Term Sheets & Negotiations

A term sheet is like the blueprint of your partnership with the founder. While it isn't a legally binding contract in itself (except for a few clauses), it sets the tone for everything that follows. Therefore, negotiations are integral to structuring a deal that is fair, protects your downside, and leaves the founder motivated to build. However, it's worth remembering that negotiations are not about "winning" at the expense of the founder.

Here Are the Key Terms You Should Focus On

Valuation Caps (for convertible notes / SAFEs)

Valuation caps are one of the most investor-friendly protections in early-stage financing. Startups often raise money using convertible notes or SAFEs instead of priced equity rounds. These convert into shares later, usually when the company raises a bigger round. Since these instruments defer the actual valuation to a later priced round, a cap acts as a ceiling on the valuation at which early investors' money converts into equity.

In other words, no matter how high the valuation climbs in the next round, early investors are guaranteed to convert at a maximum valuation. This ensures they receive a meaningful equity stake in return for taking on early risk.

Discounts

Discounts are another mechanism built into convertible notes and SAFEs to reward early investors for backing startups when risks are highest. Instead of a valuation cap, or sometimes alongside it, a discount gives early investors the right to buy shares at a lower price than new investors in the next round. The discounts range from 10% to 30%.

For instance, if a startup raises its next round at $10 per share and an investor has a 20% discount, their note converts at $8 per share. This not only gives early investors more equity for the same amount of capital but also ensures that their willingness to take on early risk translates into a tangible ownership advantage later. From an investor's perspective, discounts are a straightforward, predictable upside lever when caps aren't in play.

Liquidation Preferences

Liquidation preferences are a cornerstone of venture investing. It governs how proceeds are distributed in the event of an exit. An exit can be through acquisition, merger, or winding down. For investors, these preferences provide downside protection by ensuring they get their money back (sometimes with a multiple) before common shareholders like founders and employees receive anything.

A "1x non-participating preference," the most common structure, means investors are entitled to their original investment back first, after which remaining proceeds are distributed to common shareholders.

Pro-rata Rights

Pro-rata rights, sometimes called preemptive rights, give investors the option (but not the obligation) to participate in future funding rounds in order to maintain their ownership percentage in a company. This is particularly valuable when a startup shows strong growth and attracts larger, later-stage investors.

Without pro-rata rights, early investors risk being diluted as new money comes in, leaving them with a smaller share of an increasingly valuable company.
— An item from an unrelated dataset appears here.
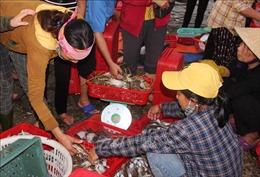 Độc đáo chợ cá Cồn Gò, Hà Tĩnh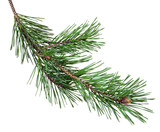 pine branch with cones, isolated without a shadow. Close-up. Christmas. New Year. - 184743793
With pro-rata rights in place, you can "follow on" with additional capital and preserve your stake.

Board Composition

One of the most important areas of negotiation in a term sheet revolves around this aspect. This clause decides who gets a seat at the table and therefore who influences the company's direction. For investors, a board seat is more than symbolic. It ensures visibility into operations, a say in strategy, and the ability to monitor governance without micromanaging. In early rounds, a balanced board is often structured as two founders, one investor, and one independent member. It helps strike the right balance between founder control and investor oversight.

Voting Rights

They determine who gets to decide on key corporate actions. While day-to-day decisions remain with the founders, certain "reserved matters" require shareholder approval. It can be things like issuing new shares, raising debt, or selling the company. Investors typically negotiate enhanced voting rights for preferred shares or veto rights on these critical matters to prevent dilution or premature exits.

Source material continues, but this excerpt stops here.